→ **WORK TO COMPLETE**:
**a)** Reproduce verbatim, from the passage on the Roman road below, everything from "The passage of" down to "the hundred mote.".
**b)** According to the passage on the Roman road below, which three rivers had to be forded on the first stage?

— start of SOURCE —

Between Norwich and Lexden the distance is under fifty miles as the crow flies ; but between Venta Icinorum and Camolodunum we have to account for seventy-five Roman miles, and consequently there must have been a great deflexion either eastward or westward. If we adopt the former theory, Sitomagus is Dunwich, and Combretonium is Burgh, near Woodbridge. The westward course will give us Thetford and Brettenham, near Lavenham, respectively for those stations ; and this was the solution of Camden and his followers.21 ‘ Sit’ in Sitomagus he identified with ‘Thet’ in Thetford, assuming without any evidence the former syllable as a variety of the latter, while ‘ Bret’ in Brettenham was undoubtedly a strong temptation for Combretonium.
The latter spot is not to be passed over without mention. There are traces of a camp, yearly growing more faint, and about three-quarters of a mile from it is a rather commanding situation, called Castle Hill. But there seems to be no knowledge -or tradition of coins, pottery, etc., found here.22
In the Peutinger Tabula Convetni.23, which no doubt represents Combretonium, is close to the coast. Written against it is xv., the Antonine mileage between it and Ad Ansam.
Suckling’s remark that the adoption of the eastward course would charge the Romans with having left the heart of the county of Suffolk unprotected may be disposed of by the fact that Route V. traversed that very district. Camden’s preference for the western course has no other basis than the supposed identity of `Sit’ in Sitomagus with I Thet’ in Thetford. He speaks of the river Sit or Thet, but there is no other proof of the existence of the first name.
The balance of evidence seems to me to incline eastward, and such remarks as I have to make from local knowledge are based on that theory. Assuming this, let us look to the first stage. And first of all its length (thirty-two miles) is remarkable, being rarely surpassed. We have thirty-five-mile stages twice in the very obscure Iter V., and one thirty-six-mile stage on Iter XV. be tween Durnonovaria and Muridunum, on the road from Silchester to Exeter, and these are the only British instances in excess of the stage between Venta Icinorum and Sitomagus. And as it was undoubtedly long, so it was presumably difficult. Three rivers, the Tase, the Waveney, and the Blyth, had to be forded. On the inland side lay, for the greater part of the way, an ancient and deep forest, which also extended occasionally beyond the road on the sea side. The lighter lands on the sea side were covered with thickets and scrub, and excellent shelter was afforded to marauders, whether sea-rovers or salvagers. The character of the soil was hostile to traffic for a great part of the year, and so far as the record of Antonine’s Itinerary goes, the road was no thoroughfare. I am not denying the existence of other roads out of Norwich at the time ; none of them, however, were thought worthy of a place in the Itinerary. If the centurion M. Favonius, whose monument remains at Colchester, ever made the journey, he would have had occasion to contrast the stage with others, to its disadvantage.
The passage of the Waveney was the most critical point in the road, and at no place are the conditions more favourable than at Wainford, or Wanney-ford, already mentioned, there being an especially strong glacial deposit on the Suffolk side. Afterwards the name passed on to the hundred of Wangford, the ford, as a place of common concourse, being suitable for the hundred mote.

— end of SOURCE —
— start of LISTED ENTRIES —

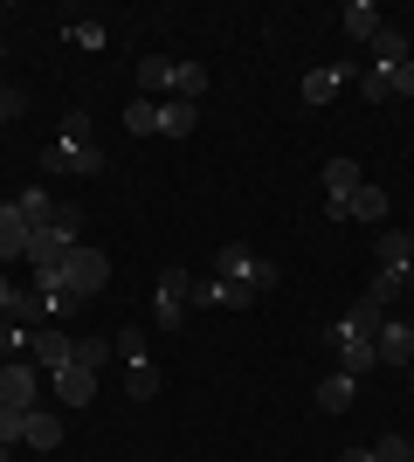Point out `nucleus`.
<instances>
[{
	"label": "nucleus",
	"mask_w": 414,
	"mask_h": 462,
	"mask_svg": "<svg viewBox=\"0 0 414 462\" xmlns=\"http://www.w3.org/2000/svg\"><path fill=\"white\" fill-rule=\"evenodd\" d=\"M338 462H373V448H345V456H338Z\"/></svg>",
	"instance_id": "38"
},
{
	"label": "nucleus",
	"mask_w": 414,
	"mask_h": 462,
	"mask_svg": "<svg viewBox=\"0 0 414 462\" xmlns=\"http://www.w3.org/2000/svg\"><path fill=\"white\" fill-rule=\"evenodd\" d=\"M400 62H414L408 35H400V28H380L373 35V69H400Z\"/></svg>",
	"instance_id": "22"
},
{
	"label": "nucleus",
	"mask_w": 414,
	"mask_h": 462,
	"mask_svg": "<svg viewBox=\"0 0 414 462\" xmlns=\"http://www.w3.org/2000/svg\"><path fill=\"white\" fill-rule=\"evenodd\" d=\"M215 276H228L235 290H249V297H262V290H276V263H262V255H249L242 242H221L215 249Z\"/></svg>",
	"instance_id": "1"
},
{
	"label": "nucleus",
	"mask_w": 414,
	"mask_h": 462,
	"mask_svg": "<svg viewBox=\"0 0 414 462\" xmlns=\"http://www.w3.org/2000/svg\"><path fill=\"white\" fill-rule=\"evenodd\" d=\"M187 297H194V276L166 270V276H159V297H152V325L159 331H179V325H187Z\"/></svg>",
	"instance_id": "5"
},
{
	"label": "nucleus",
	"mask_w": 414,
	"mask_h": 462,
	"mask_svg": "<svg viewBox=\"0 0 414 462\" xmlns=\"http://www.w3.org/2000/svg\"><path fill=\"white\" fill-rule=\"evenodd\" d=\"M21 442L49 456V448H62V421H56V414H41V407H28V435H21Z\"/></svg>",
	"instance_id": "23"
},
{
	"label": "nucleus",
	"mask_w": 414,
	"mask_h": 462,
	"mask_svg": "<svg viewBox=\"0 0 414 462\" xmlns=\"http://www.w3.org/2000/svg\"><path fill=\"white\" fill-rule=\"evenodd\" d=\"M14 208L35 221V228H49L56 221V200H49V187H28V193H14Z\"/></svg>",
	"instance_id": "25"
},
{
	"label": "nucleus",
	"mask_w": 414,
	"mask_h": 462,
	"mask_svg": "<svg viewBox=\"0 0 414 462\" xmlns=\"http://www.w3.org/2000/svg\"><path fill=\"white\" fill-rule=\"evenodd\" d=\"M28 346V325H14V318H0V352H21Z\"/></svg>",
	"instance_id": "34"
},
{
	"label": "nucleus",
	"mask_w": 414,
	"mask_h": 462,
	"mask_svg": "<svg viewBox=\"0 0 414 462\" xmlns=\"http://www.w3.org/2000/svg\"><path fill=\"white\" fill-rule=\"evenodd\" d=\"M332 352H338V373H353V380H366V373L380 366L373 338H332Z\"/></svg>",
	"instance_id": "16"
},
{
	"label": "nucleus",
	"mask_w": 414,
	"mask_h": 462,
	"mask_svg": "<svg viewBox=\"0 0 414 462\" xmlns=\"http://www.w3.org/2000/svg\"><path fill=\"white\" fill-rule=\"evenodd\" d=\"M28 435V407H0V448H14Z\"/></svg>",
	"instance_id": "30"
},
{
	"label": "nucleus",
	"mask_w": 414,
	"mask_h": 462,
	"mask_svg": "<svg viewBox=\"0 0 414 462\" xmlns=\"http://www.w3.org/2000/svg\"><path fill=\"white\" fill-rule=\"evenodd\" d=\"M124 393H132V401H152V393H159V366H152V359H138V366L124 373Z\"/></svg>",
	"instance_id": "27"
},
{
	"label": "nucleus",
	"mask_w": 414,
	"mask_h": 462,
	"mask_svg": "<svg viewBox=\"0 0 414 462\" xmlns=\"http://www.w3.org/2000/svg\"><path fill=\"white\" fill-rule=\"evenodd\" d=\"M338 28H345L353 42H366V49H373V35L387 28V21H380V7H373V0H353V7L338 14Z\"/></svg>",
	"instance_id": "19"
},
{
	"label": "nucleus",
	"mask_w": 414,
	"mask_h": 462,
	"mask_svg": "<svg viewBox=\"0 0 414 462\" xmlns=\"http://www.w3.org/2000/svg\"><path fill=\"white\" fill-rule=\"evenodd\" d=\"M353 393H359V380L332 366L325 380H317V414H345V407H353Z\"/></svg>",
	"instance_id": "15"
},
{
	"label": "nucleus",
	"mask_w": 414,
	"mask_h": 462,
	"mask_svg": "<svg viewBox=\"0 0 414 462\" xmlns=\"http://www.w3.org/2000/svg\"><path fill=\"white\" fill-rule=\"evenodd\" d=\"M7 304H14V283H7V276H0V310H7Z\"/></svg>",
	"instance_id": "39"
},
{
	"label": "nucleus",
	"mask_w": 414,
	"mask_h": 462,
	"mask_svg": "<svg viewBox=\"0 0 414 462\" xmlns=\"http://www.w3.org/2000/svg\"><path fill=\"white\" fill-rule=\"evenodd\" d=\"M69 42H77V49H104V28H90V21H77V28H69Z\"/></svg>",
	"instance_id": "36"
},
{
	"label": "nucleus",
	"mask_w": 414,
	"mask_h": 462,
	"mask_svg": "<svg viewBox=\"0 0 414 462\" xmlns=\"http://www.w3.org/2000/svg\"><path fill=\"white\" fill-rule=\"evenodd\" d=\"M41 173H49V180H97L104 152H97V145H62V138H56V145H41Z\"/></svg>",
	"instance_id": "2"
},
{
	"label": "nucleus",
	"mask_w": 414,
	"mask_h": 462,
	"mask_svg": "<svg viewBox=\"0 0 414 462\" xmlns=\"http://www.w3.org/2000/svg\"><path fill=\"white\" fill-rule=\"evenodd\" d=\"M380 325H387V310H380L373 297H353V310H345L325 338H380Z\"/></svg>",
	"instance_id": "6"
},
{
	"label": "nucleus",
	"mask_w": 414,
	"mask_h": 462,
	"mask_svg": "<svg viewBox=\"0 0 414 462\" xmlns=\"http://www.w3.org/2000/svg\"><path fill=\"white\" fill-rule=\"evenodd\" d=\"M21 104H28V97H21L14 83H0V125H7V117H21Z\"/></svg>",
	"instance_id": "35"
},
{
	"label": "nucleus",
	"mask_w": 414,
	"mask_h": 462,
	"mask_svg": "<svg viewBox=\"0 0 414 462\" xmlns=\"http://www.w3.org/2000/svg\"><path fill=\"white\" fill-rule=\"evenodd\" d=\"M373 462H414V442H408V435H380V442H373Z\"/></svg>",
	"instance_id": "31"
},
{
	"label": "nucleus",
	"mask_w": 414,
	"mask_h": 462,
	"mask_svg": "<svg viewBox=\"0 0 414 462\" xmlns=\"http://www.w3.org/2000/svg\"><path fill=\"white\" fill-rule=\"evenodd\" d=\"M62 270H69V297H77V304H90V297H97V290L111 283V255H104V249H90V242H77Z\"/></svg>",
	"instance_id": "4"
},
{
	"label": "nucleus",
	"mask_w": 414,
	"mask_h": 462,
	"mask_svg": "<svg viewBox=\"0 0 414 462\" xmlns=\"http://www.w3.org/2000/svg\"><path fill=\"white\" fill-rule=\"evenodd\" d=\"M0 407H35V359H7L0 366Z\"/></svg>",
	"instance_id": "9"
},
{
	"label": "nucleus",
	"mask_w": 414,
	"mask_h": 462,
	"mask_svg": "<svg viewBox=\"0 0 414 462\" xmlns=\"http://www.w3.org/2000/svg\"><path fill=\"white\" fill-rule=\"evenodd\" d=\"M359 90H366V104H387L394 97V69H359Z\"/></svg>",
	"instance_id": "28"
},
{
	"label": "nucleus",
	"mask_w": 414,
	"mask_h": 462,
	"mask_svg": "<svg viewBox=\"0 0 414 462\" xmlns=\"http://www.w3.org/2000/svg\"><path fill=\"white\" fill-rule=\"evenodd\" d=\"M124 132L152 138V132H159V104H145V97H132V104H124Z\"/></svg>",
	"instance_id": "26"
},
{
	"label": "nucleus",
	"mask_w": 414,
	"mask_h": 462,
	"mask_svg": "<svg viewBox=\"0 0 414 462\" xmlns=\"http://www.w3.org/2000/svg\"><path fill=\"white\" fill-rule=\"evenodd\" d=\"M0 56H7V42H0Z\"/></svg>",
	"instance_id": "41"
},
{
	"label": "nucleus",
	"mask_w": 414,
	"mask_h": 462,
	"mask_svg": "<svg viewBox=\"0 0 414 462\" xmlns=\"http://www.w3.org/2000/svg\"><path fill=\"white\" fill-rule=\"evenodd\" d=\"M200 125V104H187V97H166L159 104V138H187Z\"/></svg>",
	"instance_id": "20"
},
{
	"label": "nucleus",
	"mask_w": 414,
	"mask_h": 462,
	"mask_svg": "<svg viewBox=\"0 0 414 462\" xmlns=\"http://www.w3.org/2000/svg\"><path fill=\"white\" fill-rule=\"evenodd\" d=\"M138 97H145V104H166V97H173V62L166 56H138Z\"/></svg>",
	"instance_id": "13"
},
{
	"label": "nucleus",
	"mask_w": 414,
	"mask_h": 462,
	"mask_svg": "<svg viewBox=\"0 0 414 462\" xmlns=\"http://www.w3.org/2000/svg\"><path fill=\"white\" fill-rule=\"evenodd\" d=\"M111 352H118L124 366H138V359H152V352H145V331H138V325H124V331H118V346H111Z\"/></svg>",
	"instance_id": "29"
},
{
	"label": "nucleus",
	"mask_w": 414,
	"mask_h": 462,
	"mask_svg": "<svg viewBox=\"0 0 414 462\" xmlns=\"http://www.w3.org/2000/svg\"><path fill=\"white\" fill-rule=\"evenodd\" d=\"M56 138H62V145H90V138H97V132H90V111H69Z\"/></svg>",
	"instance_id": "32"
},
{
	"label": "nucleus",
	"mask_w": 414,
	"mask_h": 462,
	"mask_svg": "<svg viewBox=\"0 0 414 462\" xmlns=\"http://www.w3.org/2000/svg\"><path fill=\"white\" fill-rule=\"evenodd\" d=\"M345 77H359V69H345V62H325V69H311V77H304V104H311V111H317V104H332Z\"/></svg>",
	"instance_id": "17"
},
{
	"label": "nucleus",
	"mask_w": 414,
	"mask_h": 462,
	"mask_svg": "<svg viewBox=\"0 0 414 462\" xmlns=\"http://www.w3.org/2000/svg\"><path fill=\"white\" fill-rule=\"evenodd\" d=\"M194 304H215V310H249L256 297H249V290H235L228 276H194Z\"/></svg>",
	"instance_id": "12"
},
{
	"label": "nucleus",
	"mask_w": 414,
	"mask_h": 462,
	"mask_svg": "<svg viewBox=\"0 0 414 462\" xmlns=\"http://www.w3.org/2000/svg\"><path fill=\"white\" fill-rule=\"evenodd\" d=\"M49 386H56V401H62V407H90V401H97V373L77 366V359H69L62 373H49Z\"/></svg>",
	"instance_id": "7"
},
{
	"label": "nucleus",
	"mask_w": 414,
	"mask_h": 462,
	"mask_svg": "<svg viewBox=\"0 0 414 462\" xmlns=\"http://www.w3.org/2000/svg\"><path fill=\"white\" fill-rule=\"evenodd\" d=\"M28 242H35V221H28V214H21L14 200H7V208H0V263L28 255Z\"/></svg>",
	"instance_id": "11"
},
{
	"label": "nucleus",
	"mask_w": 414,
	"mask_h": 462,
	"mask_svg": "<svg viewBox=\"0 0 414 462\" xmlns=\"http://www.w3.org/2000/svg\"><path fill=\"white\" fill-rule=\"evenodd\" d=\"M28 352H35L41 373H62V366H69V352H77V338H69V331H56V325H41L35 338H28Z\"/></svg>",
	"instance_id": "10"
},
{
	"label": "nucleus",
	"mask_w": 414,
	"mask_h": 462,
	"mask_svg": "<svg viewBox=\"0 0 414 462\" xmlns=\"http://www.w3.org/2000/svg\"><path fill=\"white\" fill-rule=\"evenodd\" d=\"M345 221H387V187H373V180H366V187L353 193V200H345Z\"/></svg>",
	"instance_id": "21"
},
{
	"label": "nucleus",
	"mask_w": 414,
	"mask_h": 462,
	"mask_svg": "<svg viewBox=\"0 0 414 462\" xmlns=\"http://www.w3.org/2000/svg\"><path fill=\"white\" fill-rule=\"evenodd\" d=\"M317 187H325V214H332V221H345V200H353L359 187H366V173H359V159H325V166H317Z\"/></svg>",
	"instance_id": "3"
},
{
	"label": "nucleus",
	"mask_w": 414,
	"mask_h": 462,
	"mask_svg": "<svg viewBox=\"0 0 414 462\" xmlns=\"http://www.w3.org/2000/svg\"><path fill=\"white\" fill-rule=\"evenodd\" d=\"M414 290V263H400V270H373V283H366V297H373L380 310L394 304V297H408Z\"/></svg>",
	"instance_id": "18"
},
{
	"label": "nucleus",
	"mask_w": 414,
	"mask_h": 462,
	"mask_svg": "<svg viewBox=\"0 0 414 462\" xmlns=\"http://www.w3.org/2000/svg\"><path fill=\"white\" fill-rule=\"evenodd\" d=\"M373 352H380V366H414V325L408 318H387L380 338H373Z\"/></svg>",
	"instance_id": "8"
},
{
	"label": "nucleus",
	"mask_w": 414,
	"mask_h": 462,
	"mask_svg": "<svg viewBox=\"0 0 414 462\" xmlns=\"http://www.w3.org/2000/svg\"><path fill=\"white\" fill-rule=\"evenodd\" d=\"M173 97L200 104V97H207V62H173Z\"/></svg>",
	"instance_id": "24"
},
{
	"label": "nucleus",
	"mask_w": 414,
	"mask_h": 462,
	"mask_svg": "<svg viewBox=\"0 0 414 462\" xmlns=\"http://www.w3.org/2000/svg\"><path fill=\"white\" fill-rule=\"evenodd\" d=\"M0 462H14V448H0Z\"/></svg>",
	"instance_id": "40"
},
{
	"label": "nucleus",
	"mask_w": 414,
	"mask_h": 462,
	"mask_svg": "<svg viewBox=\"0 0 414 462\" xmlns=\"http://www.w3.org/2000/svg\"><path fill=\"white\" fill-rule=\"evenodd\" d=\"M400 263H414V235L408 228H380L373 235V270H400Z\"/></svg>",
	"instance_id": "14"
},
{
	"label": "nucleus",
	"mask_w": 414,
	"mask_h": 462,
	"mask_svg": "<svg viewBox=\"0 0 414 462\" xmlns=\"http://www.w3.org/2000/svg\"><path fill=\"white\" fill-rule=\"evenodd\" d=\"M394 97H414V62H400V69H394Z\"/></svg>",
	"instance_id": "37"
},
{
	"label": "nucleus",
	"mask_w": 414,
	"mask_h": 462,
	"mask_svg": "<svg viewBox=\"0 0 414 462\" xmlns=\"http://www.w3.org/2000/svg\"><path fill=\"white\" fill-rule=\"evenodd\" d=\"M77 366H90V373H104V359H111V346H97V338H77V352H69Z\"/></svg>",
	"instance_id": "33"
}]
</instances>
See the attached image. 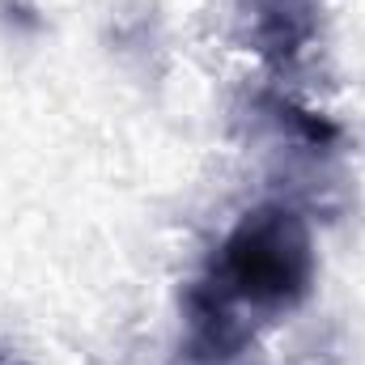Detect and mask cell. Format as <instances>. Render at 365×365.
<instances>
[{
	"label": "cell",
	"mask_w": 365,
	"mask_h": 365,
	"mask_svg": "<svg viewBox=\"0 0 365 365\" xmlns=\"http://www.w3.org/2000/svg\"><path fill=\"white\" fill-rule=\"evenodd\" d=\"M217 280L230 297L251 306H293L310 293L314 247L310 230L289 208H255L225 238Z\"/></svg>",
	"instance_id": "obj_1"
},
{
	"label": "cell",
	"mask_w": 365,
	"mask_h": 365,
	"mask_svg": "<svg viewBox=\"0 0 365 365\" xmlns=\"http://www.w3.org/2000/svg\"><path fill=\"white\" fill-rule=\"evenodd\" d=\"M314 30V0H259V43L264 51L293 56Z\"/></svg>",
	"instance_id": "obj_2"
}]
</instances>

— end of LISTED ENTRIES —

→ **EXERCISE RESULTS**:
**a)**
The passage of the Waveney was the most critical point in the road, and at no place are the conditions more favourable than at Wainford, or Wanney-ford, already mentioned, there being an especially strong glacial deposit on the Suffolk side. Afterwards the name passed on to the hundred of Wangford, the ford, as a place of common concourse, being suitable for the hundred mote.

**b)** The Tase, the Waveney, and the Blyth.